Your assignment = The line that holds "Occasions By Failsworth" marks the start. Return it and each following line through the end of the data, unchanged.

(Saved data entries)

:::

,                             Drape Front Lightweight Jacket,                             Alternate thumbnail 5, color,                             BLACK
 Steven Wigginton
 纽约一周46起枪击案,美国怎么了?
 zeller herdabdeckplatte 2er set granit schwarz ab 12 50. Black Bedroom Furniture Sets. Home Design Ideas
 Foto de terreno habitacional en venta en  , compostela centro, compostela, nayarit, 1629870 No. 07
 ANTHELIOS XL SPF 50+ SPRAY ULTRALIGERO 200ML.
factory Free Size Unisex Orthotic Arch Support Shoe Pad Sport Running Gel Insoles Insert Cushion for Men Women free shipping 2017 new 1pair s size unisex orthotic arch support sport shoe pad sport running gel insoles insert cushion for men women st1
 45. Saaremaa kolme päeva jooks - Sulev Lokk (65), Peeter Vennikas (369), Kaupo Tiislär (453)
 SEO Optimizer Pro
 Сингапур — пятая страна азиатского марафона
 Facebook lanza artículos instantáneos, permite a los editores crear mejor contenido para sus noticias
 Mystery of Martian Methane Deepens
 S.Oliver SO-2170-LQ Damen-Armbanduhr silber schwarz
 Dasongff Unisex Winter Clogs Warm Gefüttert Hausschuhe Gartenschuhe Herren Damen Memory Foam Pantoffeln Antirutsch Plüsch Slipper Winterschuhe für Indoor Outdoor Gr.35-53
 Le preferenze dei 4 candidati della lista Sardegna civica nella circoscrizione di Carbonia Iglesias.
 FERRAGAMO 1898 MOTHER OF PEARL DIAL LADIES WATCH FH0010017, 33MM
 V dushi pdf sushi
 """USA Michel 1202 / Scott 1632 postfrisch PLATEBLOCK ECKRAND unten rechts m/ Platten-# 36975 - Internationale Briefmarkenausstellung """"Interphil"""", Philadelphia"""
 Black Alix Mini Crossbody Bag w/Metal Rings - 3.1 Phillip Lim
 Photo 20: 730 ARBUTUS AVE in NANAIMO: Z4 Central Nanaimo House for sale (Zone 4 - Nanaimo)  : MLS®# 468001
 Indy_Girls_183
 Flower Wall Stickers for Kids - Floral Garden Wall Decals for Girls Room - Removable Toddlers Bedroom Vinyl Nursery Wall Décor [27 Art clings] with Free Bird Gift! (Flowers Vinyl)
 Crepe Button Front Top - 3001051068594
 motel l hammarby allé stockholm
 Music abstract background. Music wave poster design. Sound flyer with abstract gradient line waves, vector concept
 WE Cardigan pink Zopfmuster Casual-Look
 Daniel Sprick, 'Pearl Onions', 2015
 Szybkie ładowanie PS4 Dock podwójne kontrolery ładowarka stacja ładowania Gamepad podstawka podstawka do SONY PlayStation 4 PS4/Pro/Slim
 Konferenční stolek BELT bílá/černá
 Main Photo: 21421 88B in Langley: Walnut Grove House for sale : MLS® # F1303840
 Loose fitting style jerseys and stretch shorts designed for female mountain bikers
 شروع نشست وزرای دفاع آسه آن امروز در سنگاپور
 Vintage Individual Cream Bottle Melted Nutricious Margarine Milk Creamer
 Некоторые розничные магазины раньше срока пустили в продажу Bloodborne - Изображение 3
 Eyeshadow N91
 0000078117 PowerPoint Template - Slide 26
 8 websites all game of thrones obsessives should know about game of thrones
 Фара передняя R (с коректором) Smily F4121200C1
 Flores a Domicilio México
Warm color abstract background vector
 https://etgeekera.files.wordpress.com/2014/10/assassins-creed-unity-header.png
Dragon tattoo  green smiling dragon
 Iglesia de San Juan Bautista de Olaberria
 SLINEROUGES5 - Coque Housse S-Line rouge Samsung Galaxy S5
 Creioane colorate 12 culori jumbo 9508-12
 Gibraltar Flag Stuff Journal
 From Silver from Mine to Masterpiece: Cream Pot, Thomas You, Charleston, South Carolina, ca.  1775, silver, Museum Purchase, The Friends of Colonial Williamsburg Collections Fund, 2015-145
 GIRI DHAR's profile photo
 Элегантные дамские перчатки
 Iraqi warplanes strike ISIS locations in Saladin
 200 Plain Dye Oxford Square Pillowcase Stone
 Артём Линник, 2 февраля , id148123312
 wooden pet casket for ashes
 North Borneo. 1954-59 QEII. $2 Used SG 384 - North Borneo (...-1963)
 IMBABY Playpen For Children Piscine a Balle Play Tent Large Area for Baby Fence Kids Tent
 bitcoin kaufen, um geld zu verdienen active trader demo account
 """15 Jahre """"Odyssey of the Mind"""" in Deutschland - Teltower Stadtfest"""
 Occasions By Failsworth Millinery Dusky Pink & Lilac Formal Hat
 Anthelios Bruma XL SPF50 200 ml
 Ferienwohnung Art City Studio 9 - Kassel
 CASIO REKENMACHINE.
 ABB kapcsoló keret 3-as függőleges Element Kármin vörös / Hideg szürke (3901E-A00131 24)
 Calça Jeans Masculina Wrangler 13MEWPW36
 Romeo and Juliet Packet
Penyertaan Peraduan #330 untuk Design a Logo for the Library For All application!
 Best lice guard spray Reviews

:::

Output for this task =
 Occasions By Failsworth Millinery Dusky Pink & Lilac Formal Hat
 Anthelios Bruma XL SPF50 200 ml
 Ferienwohnung Art City Studio 9 - Kassel
 CASIO REKENMACHINE.
 ABB kapcsoló keret 3-as függőleges Element Kármin vörös / Hideg szürke (3901E-A00131 24)
 Calça Jeans Masculina Wrangler 13MEWPW36
 Romeo and Juliet Packet
Penyertaan Peraduan #330 untuk Design a Logo for the Library For All application!
 Best lice guard spray Reviews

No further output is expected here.